● What you are asked to do
The answer must consist of the records, repeated exactly.

● Saved entries
□ □ □
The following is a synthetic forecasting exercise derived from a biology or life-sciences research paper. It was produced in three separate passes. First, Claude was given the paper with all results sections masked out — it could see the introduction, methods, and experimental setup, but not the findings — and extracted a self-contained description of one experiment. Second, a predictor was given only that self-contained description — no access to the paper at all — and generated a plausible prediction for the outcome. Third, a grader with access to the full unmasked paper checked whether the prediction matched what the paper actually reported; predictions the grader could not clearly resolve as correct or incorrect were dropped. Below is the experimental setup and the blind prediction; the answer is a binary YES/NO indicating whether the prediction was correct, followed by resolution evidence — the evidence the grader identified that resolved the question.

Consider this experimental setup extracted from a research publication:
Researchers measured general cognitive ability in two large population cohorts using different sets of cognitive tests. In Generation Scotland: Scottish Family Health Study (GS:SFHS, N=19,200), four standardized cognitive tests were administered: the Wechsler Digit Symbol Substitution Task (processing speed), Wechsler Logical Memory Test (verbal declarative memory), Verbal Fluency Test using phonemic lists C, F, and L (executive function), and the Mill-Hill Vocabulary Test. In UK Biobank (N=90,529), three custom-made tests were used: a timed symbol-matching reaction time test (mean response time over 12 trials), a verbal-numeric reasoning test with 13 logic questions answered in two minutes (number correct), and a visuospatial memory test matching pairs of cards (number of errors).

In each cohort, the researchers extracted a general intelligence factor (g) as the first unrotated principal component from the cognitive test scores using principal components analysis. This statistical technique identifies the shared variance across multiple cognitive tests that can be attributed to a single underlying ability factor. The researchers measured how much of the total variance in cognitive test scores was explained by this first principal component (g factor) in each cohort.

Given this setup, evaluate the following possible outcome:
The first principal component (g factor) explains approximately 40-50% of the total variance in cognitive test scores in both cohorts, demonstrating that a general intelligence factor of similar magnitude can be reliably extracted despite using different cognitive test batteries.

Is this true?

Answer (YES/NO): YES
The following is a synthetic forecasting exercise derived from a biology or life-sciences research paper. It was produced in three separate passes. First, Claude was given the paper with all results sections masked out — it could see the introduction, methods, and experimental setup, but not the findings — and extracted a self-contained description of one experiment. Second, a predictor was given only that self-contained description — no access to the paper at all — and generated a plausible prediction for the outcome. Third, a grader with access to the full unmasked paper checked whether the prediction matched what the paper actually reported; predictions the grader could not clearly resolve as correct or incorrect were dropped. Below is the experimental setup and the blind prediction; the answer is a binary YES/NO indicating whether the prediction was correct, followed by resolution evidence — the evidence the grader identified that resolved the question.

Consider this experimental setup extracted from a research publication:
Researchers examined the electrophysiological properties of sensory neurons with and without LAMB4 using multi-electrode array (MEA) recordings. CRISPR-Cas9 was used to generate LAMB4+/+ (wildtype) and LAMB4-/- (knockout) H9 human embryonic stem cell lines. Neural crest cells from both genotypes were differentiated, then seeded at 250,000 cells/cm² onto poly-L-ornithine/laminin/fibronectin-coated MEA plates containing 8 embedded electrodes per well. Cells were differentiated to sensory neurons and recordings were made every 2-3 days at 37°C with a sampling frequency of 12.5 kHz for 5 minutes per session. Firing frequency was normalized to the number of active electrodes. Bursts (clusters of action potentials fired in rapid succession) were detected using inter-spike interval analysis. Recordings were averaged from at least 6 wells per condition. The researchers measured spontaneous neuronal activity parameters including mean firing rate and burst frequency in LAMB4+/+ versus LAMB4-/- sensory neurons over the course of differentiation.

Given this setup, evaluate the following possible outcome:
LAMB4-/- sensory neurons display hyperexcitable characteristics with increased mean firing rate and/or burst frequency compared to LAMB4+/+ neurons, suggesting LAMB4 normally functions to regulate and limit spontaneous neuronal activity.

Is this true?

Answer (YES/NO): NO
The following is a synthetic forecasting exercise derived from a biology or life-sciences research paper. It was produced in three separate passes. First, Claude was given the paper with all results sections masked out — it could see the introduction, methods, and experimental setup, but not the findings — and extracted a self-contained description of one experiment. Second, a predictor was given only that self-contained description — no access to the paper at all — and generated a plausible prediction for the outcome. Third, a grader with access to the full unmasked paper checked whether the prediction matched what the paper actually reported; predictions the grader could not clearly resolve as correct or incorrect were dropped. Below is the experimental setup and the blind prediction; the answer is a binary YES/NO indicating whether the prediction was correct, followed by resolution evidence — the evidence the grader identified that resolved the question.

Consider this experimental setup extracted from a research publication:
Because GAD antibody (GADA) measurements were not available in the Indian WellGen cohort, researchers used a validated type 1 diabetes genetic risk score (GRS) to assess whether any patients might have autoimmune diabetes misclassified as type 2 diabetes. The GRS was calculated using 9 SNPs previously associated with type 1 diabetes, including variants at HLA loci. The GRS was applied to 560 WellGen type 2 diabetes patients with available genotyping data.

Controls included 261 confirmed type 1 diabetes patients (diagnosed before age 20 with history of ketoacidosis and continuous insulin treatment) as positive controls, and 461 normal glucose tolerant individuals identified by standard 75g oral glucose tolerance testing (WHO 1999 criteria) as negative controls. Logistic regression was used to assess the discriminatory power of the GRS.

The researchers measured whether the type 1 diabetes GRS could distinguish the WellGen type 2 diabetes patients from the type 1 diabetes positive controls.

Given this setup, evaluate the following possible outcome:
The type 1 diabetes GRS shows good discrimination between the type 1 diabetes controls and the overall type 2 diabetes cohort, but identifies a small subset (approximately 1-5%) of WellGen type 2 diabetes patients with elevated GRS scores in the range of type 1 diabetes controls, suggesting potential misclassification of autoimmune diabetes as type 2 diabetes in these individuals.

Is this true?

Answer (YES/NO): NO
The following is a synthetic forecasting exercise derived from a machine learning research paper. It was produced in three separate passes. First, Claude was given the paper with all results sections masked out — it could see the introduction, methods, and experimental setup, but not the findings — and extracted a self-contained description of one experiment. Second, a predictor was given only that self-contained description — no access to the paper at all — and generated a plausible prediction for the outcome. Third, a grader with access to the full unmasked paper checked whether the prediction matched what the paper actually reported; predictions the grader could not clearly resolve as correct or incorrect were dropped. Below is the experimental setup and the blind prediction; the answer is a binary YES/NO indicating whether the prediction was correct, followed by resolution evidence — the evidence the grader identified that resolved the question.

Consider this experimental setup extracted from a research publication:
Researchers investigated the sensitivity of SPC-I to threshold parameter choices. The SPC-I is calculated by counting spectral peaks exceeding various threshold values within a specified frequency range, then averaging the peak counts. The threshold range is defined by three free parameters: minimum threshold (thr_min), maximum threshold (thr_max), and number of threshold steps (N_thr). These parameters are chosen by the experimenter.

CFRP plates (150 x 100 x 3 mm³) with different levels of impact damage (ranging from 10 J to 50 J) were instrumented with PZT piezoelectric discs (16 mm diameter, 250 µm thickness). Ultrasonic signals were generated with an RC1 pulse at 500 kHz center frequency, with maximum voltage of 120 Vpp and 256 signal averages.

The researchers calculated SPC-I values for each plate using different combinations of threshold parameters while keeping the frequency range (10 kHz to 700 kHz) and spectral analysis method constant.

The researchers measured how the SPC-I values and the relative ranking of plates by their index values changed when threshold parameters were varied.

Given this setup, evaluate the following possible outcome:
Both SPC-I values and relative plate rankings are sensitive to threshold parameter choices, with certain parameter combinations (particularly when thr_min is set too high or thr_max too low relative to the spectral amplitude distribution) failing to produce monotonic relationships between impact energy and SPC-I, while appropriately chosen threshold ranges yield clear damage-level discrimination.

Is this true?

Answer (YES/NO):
□ □ □
● Completed task
The following is a synthetic forecasting exercise derived from a biology or life-sciences research paper. It was produced in three separate passes. First, Claude was given the paper with all results sections masked out — it could see the introduction, methods, and experimental setup, but not the findings — and extracted a self-contained description of one experiment. Second, a predictor was given only that self-contained description — no access to the paper at all — and generated a plausible prediction for the outcome. Third, a grader with access to the full unmasked paper checked whether the prediction matched what the paper actually reported; predictions the grader could not clearly resolve as correct or incorrect were dropped. Below is the experimental setup and the blind prediction; the answer is a binary YES/NO indicating whether the prediction was correct, followed by resolution evidence — the evidence the grader identified that resolved the question.

Consider this experimental setup extracted from a research publication:
Researchers measured general cognitive ability in two large population cohorts using different sets of cognitive tests. In Generation Scotland: Scottish Family Health Study (GS:SFHS, N=19,200), four standardized cognitive tests were administered: the Wechsler Digit Symbol Substitution Task (processing speed), Wechsler Logical Memory Test (verbal declarative memory), Verbal Fluency Test using phonemic lists C, F, and L (executive function), and the Mill-Hill Vocabulary Test. In UK Biobank (N=90,529), three custom-made tests were used: a timed symbol-matching reaction time test (mean response time over 12 trials), a verbal-numeric reasoning test with 13 logic questions answered in two minutes (number correct), and a visuospatial memory test matching pairs of cards (number of errors).

In each cohort, the researchers extracted a general intelligence factor (g) as the first unrotated principal component from the cognitive test scores using principal components analysis. This statistical technique identifies the shared variance across multiple cognitive tests that can be attributed to a single underlying ability factor. The researchers measured how much of the total variance in cognitive test scores was explained by this first principal component (g factor) in each cohort.

Given this setup, evaluate the following possible outcome:
The first principal component (g factor) explains approximately 40-50% of the total variance in cognitive test scores in both cohorts, demonstrating that a general intelligence factor of similar magnitude can be reliably extracted despite using different cognitive test batteries.

Is this true?

Answer (YES/NO): YES
The following is a synthetic forecasting exercise derived from a biology or life-sciences research paper. It was produced in three separate passes. First, Claude was given the paper with all results sections masked out — it could see the introduction, methods, and experimental setup, but not the findings — and extracted a self-contained description of one experiment. Second, a predictor was given only that self-contained description — no access to the paper at all — and generated a plausible prediction for the outcome. Third, a grader with access to the full unmasked paper checked whether the prediction matched what the paper actually reported; predictions the grader could not clearly resolve as correct or incorrect were dropped. Below is the experimental setup and the blind prediction; the answer is a binary YES/NO indicating whether the prediction was correct, followed by resolution evidence — the evidence the grader identified that resolved the question.

Consider this experimental setup extracted from a research publication:
Researchers examined the electrophysiological properties of sensory neurons with and without LAMB4 using multi-electrode array (MEA) recordings. CRISPR-Cas9 was used to generate LAMB4+/+ (wildtype) and LAMB4-/- (knockout) H9 human embryonic stem cell lines. Neural crest cells from both genotypes were differentiated, then seeded at 250,000 cells/cm² onto poly-L-ornithine/laminin/fibronectin-coated MEA plates containing 8 embedded electrodes per well. Cells were differentiated to sensory neurons and recordings were made every 2-3 days at 37°C with a sampling frequency of 12.5 kHz for 5 minutes per session. Firing frequency was normalized to the number of active electrodes. Bursts (clusters of action potentials fired in rapid succession) were detected using inter-spike interval analysis. Recordings were averaged from at least 6 wells per condition. The researchers measured spontaneous neuronal activity parameters including mean firing rate and burst frequency in LAMB4+/+ versus LAMB4-/- sensory neurons over the course of differentiation.

Given this setup, evaluate the following possible outcome:
LAMB4-/- sensory neurons display hyperexcitable characteristics with increased mean firing rate and/or burst frequency compared to LAMB4+/+ neurons, suggesting LAMB4 normally functions to regulate and limit spontaneous neuronal activity.

Is this true?

Answer (YES/NO): NO
The following is a synthetic forecasting exercise derived from a biology or life-sciences research paper. It was produced in three separate passes. First, Claude was given the paper with all results sections masked out — it could see the introduction, methods, and experimental setup, but not the findings — and extracted a self-contained description of one experiment. Second, a predictor was given only that self-contained description — no access to the paper at all — and generated a plausible prediction for the outcome. Third, a grader with access to the full unmasked paper checked whether the prediction matched what the paper actually reported; predictions the grader could not clearly resolve as correct or incorrect were dropped. Below is the experimental setup and the blind prediction; the answer is a binary YES/NO indicating whether the prediction was correct, followed by resolution evidence — the evidence the grader identified that resolved the question.

Consider this experimental setup extracted from a research publication:
Because GAD antibody (GADA) measurements were not available in the Indian WellGen cohort, researchers used a validated type 1 diabetes genetic risk score (GRS) to assess whether any patients might have autoimmune diabetes misclassified as type 2 diabetes. The GRS was calculated using 9 SNPs previously associated with type 1 diabetes, including variants at HLA loci. The GRS was applied to 560 WellGen type 2 diabetes patients with available genotyping data.

Controls included 261 confirmed type 1 diabetes patients (diagnosed before age 20 with history of ketoacidosis and continuous insulin treatment) as positive controls, and 461 normal glucose tolerant individuals identified by standard 75g oral glucose tolerance testing (WHO 1999 criteria) as negative controls. Logistic regression was used to assess the discriminatory power of the GRS.

The researchers measured whether the type 1 diabetes GRS could distinguish the WellGen type 2 diabetes patients from the type 1 diabetes positive controls.

Given this setup, evaluate the following possible outcome:
The type 1 diabetes GRS shows good discrimination between the type 1 diabetes controls and the overall type 2 diabetes cohort, but identifies a small subset (approximately 1-5%) of WellGen type 2 diabetes patients with elevated GRS scores in the range of type 1 diabetes controls, suggesting potential misclassification of autoimmune diabetes as type 2 diabetes in these individuals.

Is this true?

Answer (YES/NO): NO
The following is a synthetic forecasting exercise derived from a machine learning research paper. It was produced in three separate passes. First, Claude was given the paper with all results sections masked out — it could see the introduction, methods, and experimental setup, but not the findings — and extracted a self-contained description of one experiment. Second, a predictor was given only that self-contained description — no access to the paper at all — and generated a plausible prediction for the outcome. Third, a grader with access to the full unmasked paper checked whether the prediction matched what the paper actually reported; predictions the grader could not clearly resolve as correct or incorrect were dropped. Below is the experimental setup and the blind prediction; the answer is a binary YES/NO indicating whether the prediction was correct, followed by resolution evidence — the evidence the grader identified that resolved the question.

Consider this experimental setup extracted from a research publication:
Researchers investigated the sensitivity of SPC-I to threshold parameter choices. The SPC-I is calculated by counting spectral peaks exceeding various threshold values within a specified frequency range, then averaging the peak counts. The threshold range is defined by three free parameters: minimum threshold (thr_min), maximum threshold (thr_max), and number of threshold steps (N_thr). These parameters are chosen by the experimenter.

CFRP plates (150 x 100 x 3 mm³) with different levels of impact damage (ranging from 10 J to 50 J) were instrumented with PZT piezoelectric discs (16 mm diameter, 250 µm thickness). Ultrasonic signals were generated with an RC1 pulse at 500 kHz center frequency, with maximum voltage of 120 Vpp and 256 signal averages.

The researchers calculated SPC-I values for each plate using different combinations of threshold parameters while keeping the frequency range (10 kHz to 700 kHz) and spectral analysis method constant.

The researchers measured how the SPC-I values and the relative ranking of plates by their index values changed when threshold parameters were varied.

Given this setup, evaluate the following possible outcome:
Both SPC-I values and relative plate rankings are sensitive to threshold parameter choices, with certain parameter combinations (particularly when thr_min is set too high or thr_max too low relative to the spectral amplitude distribution) failing to produce monotonic relationships between impact energy and SPC-I, while appropriately chosen threshold ranges yield clear damage-level discrimination.

Is this true?

Answer (YES/NO):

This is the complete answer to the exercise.